Lord help us, apparently there's a revival of 90s pop-punk underway. According to Ad Hoc's Julia Selinger. Who prefers the word "renaissance" to revival. And there does seem to be a perennialism about this sound, as with so many genres now. It's a permanent fixture, just an option on the menu. Would that "pop-punk" meant Buzzcocks and Rezillos rather than Green Day and Sum 41.

A Nineties "renaissance" is also detected in this curious piece by Hugo Jacomet at Parisian Gentleman, which is decorated with images of Retromania's various covers, and in which Jacomet asks:

"2013 OR 1993?

Backpacks and baseball caps are ubiquitous. Denim, Doc Martens and Converse trainers have been rediscovered. Over-size jumpers, T-Shirts and branded sweatshirts are de rigueur. Tartan, patchwork textiles and paisley represent the height of sartorial sophistication. For some.

The fashionable markers of the 1990s have become today’s symbols of supreme style. Sartorial trends, fads and movements are rarely without an accompanying soundtrack and so it is here. Dusted off or recently purchased, over ear headphones are once again playing grunge and other angst-filled anthems from the 1990s.

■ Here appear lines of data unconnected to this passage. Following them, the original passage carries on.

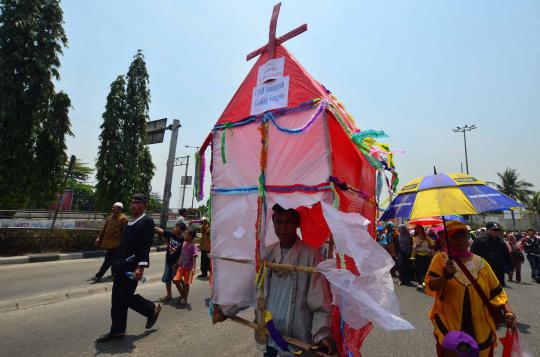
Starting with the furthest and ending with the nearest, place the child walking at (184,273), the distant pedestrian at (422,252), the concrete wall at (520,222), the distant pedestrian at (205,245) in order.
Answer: the concrete wall at (520,222)
the distant pedestrian at (422,252)
the distant pedestrian at (205,245)
the child walking at (184,273)

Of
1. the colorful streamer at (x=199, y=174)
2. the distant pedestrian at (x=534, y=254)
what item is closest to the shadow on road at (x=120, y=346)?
the colorful streamer at (x=199, y=174)

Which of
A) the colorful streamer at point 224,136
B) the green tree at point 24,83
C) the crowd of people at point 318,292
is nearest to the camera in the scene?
the crowd of people at point 318,292

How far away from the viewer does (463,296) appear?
2.63m

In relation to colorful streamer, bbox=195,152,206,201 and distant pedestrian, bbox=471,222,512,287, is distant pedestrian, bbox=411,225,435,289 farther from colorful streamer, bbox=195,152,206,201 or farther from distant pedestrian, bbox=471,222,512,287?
colorful streamer, bbox=195,152,206,201

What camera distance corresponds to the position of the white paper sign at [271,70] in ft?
9.31

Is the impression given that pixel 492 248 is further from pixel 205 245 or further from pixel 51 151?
pixel 51 151

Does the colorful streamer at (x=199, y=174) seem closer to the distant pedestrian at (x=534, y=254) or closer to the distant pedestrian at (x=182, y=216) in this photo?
the distant pedestrian at (x=182, y=216)

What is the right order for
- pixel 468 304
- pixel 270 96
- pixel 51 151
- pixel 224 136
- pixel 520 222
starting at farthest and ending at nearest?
pixel 520 222
pixel 51 151
pixel 224 136
pixel 270 96
pixel 468 304

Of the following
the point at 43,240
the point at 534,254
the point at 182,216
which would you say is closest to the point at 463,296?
the point at 182,216

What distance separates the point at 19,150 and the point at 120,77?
7054 mm

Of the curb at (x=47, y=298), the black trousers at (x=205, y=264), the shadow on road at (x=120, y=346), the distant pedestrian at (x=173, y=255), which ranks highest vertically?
the distant pedestrian at (x=173, y=255)

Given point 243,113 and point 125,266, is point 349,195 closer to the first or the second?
point 243,113

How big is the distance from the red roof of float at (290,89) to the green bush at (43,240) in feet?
34.8

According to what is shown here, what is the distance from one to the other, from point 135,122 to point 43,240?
325 inches
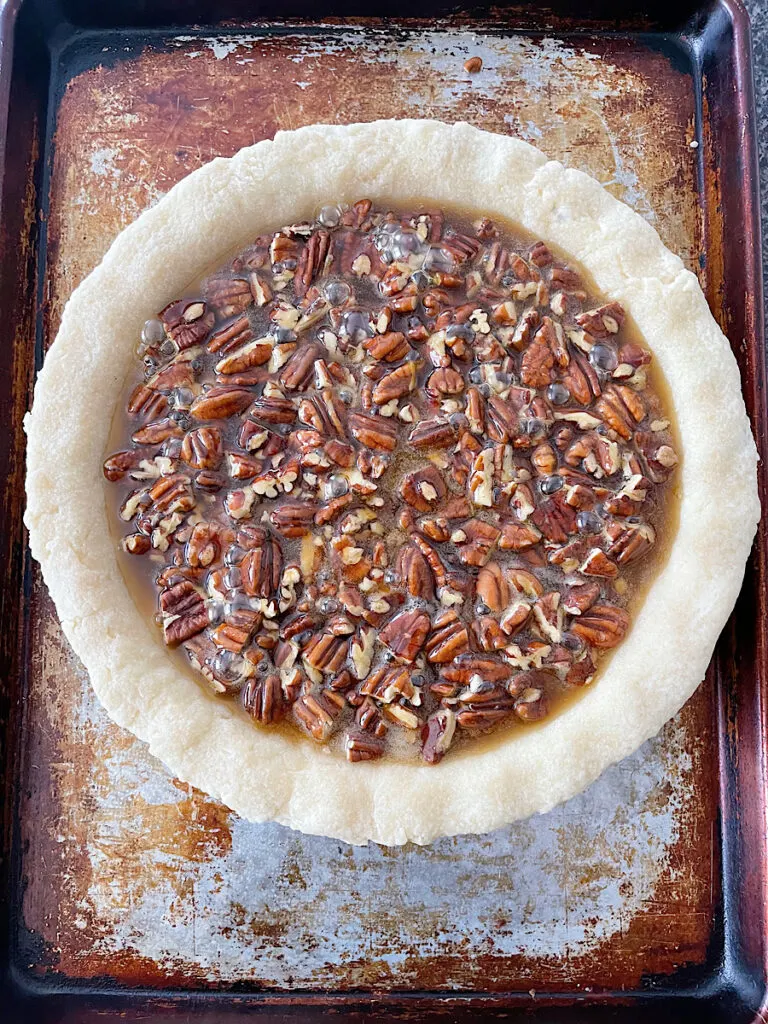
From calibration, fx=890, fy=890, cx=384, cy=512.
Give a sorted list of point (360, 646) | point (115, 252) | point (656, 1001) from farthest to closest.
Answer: point (656, 1001), point (115, 252), point (360, 646)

Traveling about the capital in recent weeks, I have caught snippets of lyrics from Blur, Sum 41 and Nirvana. Adorned in the correct wardrobe and wired for sound, it is only appropriate that people are also choosing to sample nineties-style entertainment. There is much on offer.
Highlights include the Spice Girls’ ‘mini’ reunion and the stage adaptation of Bret Easton Ellis’ satiric novel, American Psycho."
He also asserts that "The fascination with the nineties is odd on at least two counts.
Firstly, the years between 1989 and 2000 are typically considered to be a period that fashion forgot."

They are?

"Secondly, what we are seeing of the nineties is only an insipid distillation of what the decade was about; or at least what I think it was about, having lived through it. A a recent concert, I heard teenagers belting out and butchering songs from The Dandy Warhols and Fat Boy Slim, among other artists. To my ears, these groups’ songs were hardly reflective of a tumultuous decade that witnessed the disintegration of the Soviet Union, the rise of the Internet and New Labour in Britain, the Gulf War (part one) and a presidential indiscretion that profoundly skewed our perspective of politics and cigars....."

Thing is, it wasn't that tumultuous decade, at least compared with the current decade, or the preceding three.  That's why people look back wistfully to it. 

1 comment:

  1. Haha yes. "...the disintegration of the Soviet Union, the rise of the Internet and New Labour in Britain, the Gulf War (part one) and a presidential indiscretion that profoundly skewed our perspective of politics and cigars....."

    The barrel is really being scraped there for incidents to make the Nineties sound momentous. Philip Roth has a great line - IIRC in 'The Human Stain' - written from the 2000s looking back at the 1990s, where he says something like "those were the days when it really seemed there was no issue as important in the world as a stain on an intern's dress."

    You have to admire the ambition though: trying to claim epoch-defining significance for The Dandy Warhols and Fatboy Slim the say some people write about the Beatles and the Stones.